2017 INTERSPEECH INTERSPEECH 2017

Bimodal Recurrent Neural Network for Audiovisual Voice Activity Detection

Abstract

Voice activity detection (VAD) is an important preprocessing step in speech-based systems, especially for emerging hand-free intelligent assistants. Conventional VAD systems relying on audio-only features are normally impaired by noise in the environment. An alternative approach to address this problem is audiovisual VAD (AV-VAD) systems. Modeling timing dependencies between acoustic and visual features is a challenge in AV-VAD. This study proposes a bimodal recurrent neural network (RNN) which combines audiovisual features in a principled, unified framework, capturing the timing dependency within modalities and across modalities. Each modality is modeled with separate bidirectional long short-term memory (BLSTM) networks. The output layers are used as input of another BLSTM network.
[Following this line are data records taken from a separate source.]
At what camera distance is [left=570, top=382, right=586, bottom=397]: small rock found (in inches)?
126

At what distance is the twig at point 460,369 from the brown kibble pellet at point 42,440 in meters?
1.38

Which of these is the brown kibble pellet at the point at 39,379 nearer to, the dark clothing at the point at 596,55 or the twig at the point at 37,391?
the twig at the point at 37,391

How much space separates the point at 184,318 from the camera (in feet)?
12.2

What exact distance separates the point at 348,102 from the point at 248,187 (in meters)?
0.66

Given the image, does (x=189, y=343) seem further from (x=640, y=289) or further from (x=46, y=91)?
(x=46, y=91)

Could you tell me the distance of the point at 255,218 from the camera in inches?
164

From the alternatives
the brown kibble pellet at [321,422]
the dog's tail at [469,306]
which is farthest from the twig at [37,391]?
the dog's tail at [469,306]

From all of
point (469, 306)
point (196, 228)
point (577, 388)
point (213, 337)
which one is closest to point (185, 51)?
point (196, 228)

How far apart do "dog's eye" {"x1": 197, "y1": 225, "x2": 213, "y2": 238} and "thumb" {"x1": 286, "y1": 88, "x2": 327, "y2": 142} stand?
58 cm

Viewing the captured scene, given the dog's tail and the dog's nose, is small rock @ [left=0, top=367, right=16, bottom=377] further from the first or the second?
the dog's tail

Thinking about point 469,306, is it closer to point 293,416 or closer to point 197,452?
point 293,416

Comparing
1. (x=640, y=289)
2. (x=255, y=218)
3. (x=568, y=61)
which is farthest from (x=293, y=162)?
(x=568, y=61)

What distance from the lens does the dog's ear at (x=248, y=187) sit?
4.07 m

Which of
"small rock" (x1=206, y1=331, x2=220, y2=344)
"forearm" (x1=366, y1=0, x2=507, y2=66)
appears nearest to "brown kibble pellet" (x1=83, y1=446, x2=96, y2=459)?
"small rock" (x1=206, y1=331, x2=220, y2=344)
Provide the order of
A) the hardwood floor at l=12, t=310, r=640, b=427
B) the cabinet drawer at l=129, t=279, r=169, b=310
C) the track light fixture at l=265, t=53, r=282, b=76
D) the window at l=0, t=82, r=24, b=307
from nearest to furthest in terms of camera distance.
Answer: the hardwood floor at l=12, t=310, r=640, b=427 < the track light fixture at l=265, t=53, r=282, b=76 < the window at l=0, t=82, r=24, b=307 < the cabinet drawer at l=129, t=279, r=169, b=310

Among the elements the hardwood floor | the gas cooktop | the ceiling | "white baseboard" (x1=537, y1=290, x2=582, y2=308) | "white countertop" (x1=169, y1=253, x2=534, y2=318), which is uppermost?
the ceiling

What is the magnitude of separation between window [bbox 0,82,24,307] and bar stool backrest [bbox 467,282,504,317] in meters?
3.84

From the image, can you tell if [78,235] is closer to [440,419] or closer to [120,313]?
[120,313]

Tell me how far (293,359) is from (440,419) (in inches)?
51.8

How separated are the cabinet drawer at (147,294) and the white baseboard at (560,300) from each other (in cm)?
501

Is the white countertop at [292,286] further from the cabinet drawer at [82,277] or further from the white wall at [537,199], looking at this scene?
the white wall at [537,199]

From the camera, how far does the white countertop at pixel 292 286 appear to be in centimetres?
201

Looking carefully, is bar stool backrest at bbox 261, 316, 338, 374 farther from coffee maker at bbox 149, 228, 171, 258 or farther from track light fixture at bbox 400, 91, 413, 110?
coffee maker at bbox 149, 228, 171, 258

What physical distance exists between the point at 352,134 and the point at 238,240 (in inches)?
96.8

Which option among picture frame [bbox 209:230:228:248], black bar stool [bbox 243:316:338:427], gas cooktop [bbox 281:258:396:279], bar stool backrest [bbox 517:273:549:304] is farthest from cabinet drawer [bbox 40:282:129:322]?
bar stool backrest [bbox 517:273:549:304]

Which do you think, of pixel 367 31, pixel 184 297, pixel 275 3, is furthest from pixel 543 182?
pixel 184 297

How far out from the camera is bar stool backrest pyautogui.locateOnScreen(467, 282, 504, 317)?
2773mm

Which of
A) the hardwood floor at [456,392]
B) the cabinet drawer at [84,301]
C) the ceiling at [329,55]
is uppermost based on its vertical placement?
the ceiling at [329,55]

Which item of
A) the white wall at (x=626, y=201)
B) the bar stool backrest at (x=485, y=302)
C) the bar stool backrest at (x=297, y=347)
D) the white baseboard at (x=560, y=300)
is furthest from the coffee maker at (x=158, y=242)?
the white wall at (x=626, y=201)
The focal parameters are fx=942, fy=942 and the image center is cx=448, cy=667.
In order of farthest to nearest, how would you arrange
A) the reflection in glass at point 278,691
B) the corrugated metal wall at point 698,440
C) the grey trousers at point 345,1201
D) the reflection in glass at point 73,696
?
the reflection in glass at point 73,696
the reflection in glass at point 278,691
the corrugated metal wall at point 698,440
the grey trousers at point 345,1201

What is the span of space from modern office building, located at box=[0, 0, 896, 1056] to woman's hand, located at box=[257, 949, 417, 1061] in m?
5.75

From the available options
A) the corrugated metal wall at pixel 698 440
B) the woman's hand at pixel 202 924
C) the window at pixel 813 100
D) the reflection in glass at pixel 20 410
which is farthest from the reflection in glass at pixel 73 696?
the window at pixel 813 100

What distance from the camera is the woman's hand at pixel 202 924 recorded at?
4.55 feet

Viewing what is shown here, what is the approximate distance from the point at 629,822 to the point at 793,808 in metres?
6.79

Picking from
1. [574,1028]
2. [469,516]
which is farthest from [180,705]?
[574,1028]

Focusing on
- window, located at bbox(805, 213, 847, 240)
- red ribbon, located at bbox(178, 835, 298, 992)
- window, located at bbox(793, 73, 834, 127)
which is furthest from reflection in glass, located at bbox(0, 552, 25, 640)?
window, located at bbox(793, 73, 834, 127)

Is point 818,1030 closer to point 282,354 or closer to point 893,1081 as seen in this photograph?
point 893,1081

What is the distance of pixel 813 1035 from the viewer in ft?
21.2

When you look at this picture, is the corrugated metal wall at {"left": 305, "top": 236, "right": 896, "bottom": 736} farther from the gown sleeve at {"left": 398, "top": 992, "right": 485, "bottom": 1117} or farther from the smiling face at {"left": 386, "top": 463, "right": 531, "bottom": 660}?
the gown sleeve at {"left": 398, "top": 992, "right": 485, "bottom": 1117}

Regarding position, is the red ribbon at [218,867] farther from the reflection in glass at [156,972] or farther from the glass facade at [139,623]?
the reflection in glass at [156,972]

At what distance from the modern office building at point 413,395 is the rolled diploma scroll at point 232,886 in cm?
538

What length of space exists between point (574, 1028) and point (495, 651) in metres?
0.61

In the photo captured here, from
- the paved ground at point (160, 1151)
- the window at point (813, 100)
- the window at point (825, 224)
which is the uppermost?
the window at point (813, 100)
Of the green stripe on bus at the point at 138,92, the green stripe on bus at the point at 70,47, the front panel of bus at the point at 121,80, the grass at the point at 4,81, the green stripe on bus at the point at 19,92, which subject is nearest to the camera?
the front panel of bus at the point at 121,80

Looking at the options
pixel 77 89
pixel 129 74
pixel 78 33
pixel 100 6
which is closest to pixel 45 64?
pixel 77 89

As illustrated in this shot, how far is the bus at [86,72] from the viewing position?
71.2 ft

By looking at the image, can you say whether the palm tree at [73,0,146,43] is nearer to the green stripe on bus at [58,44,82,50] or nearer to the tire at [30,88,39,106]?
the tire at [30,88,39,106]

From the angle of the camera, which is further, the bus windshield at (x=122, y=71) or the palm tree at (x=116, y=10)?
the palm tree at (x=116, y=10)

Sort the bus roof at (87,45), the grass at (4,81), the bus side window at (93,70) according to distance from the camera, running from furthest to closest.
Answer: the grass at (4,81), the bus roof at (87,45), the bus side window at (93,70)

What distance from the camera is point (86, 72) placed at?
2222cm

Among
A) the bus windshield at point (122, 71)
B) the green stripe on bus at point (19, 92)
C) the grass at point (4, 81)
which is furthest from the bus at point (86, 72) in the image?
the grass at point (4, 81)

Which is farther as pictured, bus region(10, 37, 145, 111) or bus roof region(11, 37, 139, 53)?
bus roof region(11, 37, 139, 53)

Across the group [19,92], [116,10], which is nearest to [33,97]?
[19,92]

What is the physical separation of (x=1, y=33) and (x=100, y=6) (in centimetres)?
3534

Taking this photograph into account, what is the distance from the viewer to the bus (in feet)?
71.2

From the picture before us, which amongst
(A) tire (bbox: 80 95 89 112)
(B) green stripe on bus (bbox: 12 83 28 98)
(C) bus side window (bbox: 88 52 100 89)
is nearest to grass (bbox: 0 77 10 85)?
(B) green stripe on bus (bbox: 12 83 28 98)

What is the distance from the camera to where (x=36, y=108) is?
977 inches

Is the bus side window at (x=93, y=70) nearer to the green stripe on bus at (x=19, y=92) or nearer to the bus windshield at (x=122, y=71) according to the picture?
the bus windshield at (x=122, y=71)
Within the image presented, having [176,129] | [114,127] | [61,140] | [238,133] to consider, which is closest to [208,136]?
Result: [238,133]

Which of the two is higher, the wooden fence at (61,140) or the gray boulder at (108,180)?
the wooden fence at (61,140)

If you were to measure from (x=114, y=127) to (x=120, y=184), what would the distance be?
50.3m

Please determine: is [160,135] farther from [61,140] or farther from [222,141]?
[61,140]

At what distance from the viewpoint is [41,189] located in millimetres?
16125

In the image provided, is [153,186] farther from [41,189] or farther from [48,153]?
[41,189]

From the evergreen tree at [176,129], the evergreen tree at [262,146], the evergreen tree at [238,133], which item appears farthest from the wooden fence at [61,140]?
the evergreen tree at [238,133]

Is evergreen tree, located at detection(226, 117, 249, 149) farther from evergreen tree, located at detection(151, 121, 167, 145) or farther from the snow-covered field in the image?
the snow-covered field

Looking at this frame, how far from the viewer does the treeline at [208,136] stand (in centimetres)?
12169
The experimental evaluation considers a large audiovisual corpus with clean and noisy recordings to assess the robustness of the approach. The proposed approach outperforms audio-only VAD by 7.9% (absolute) under clean/ideal conditions (i.e., high definition (HD) camera, close-talk microphone). The proposed solution outperforms the audio-only VAD system by 18.5% (absolute) when the conditions are more challenging (i.e., camera and microphone from a tablet with noise in the environment). The proposed approach shows the best performance and robustness across a varieties of conditions, demonstrating its potential for real-world applications.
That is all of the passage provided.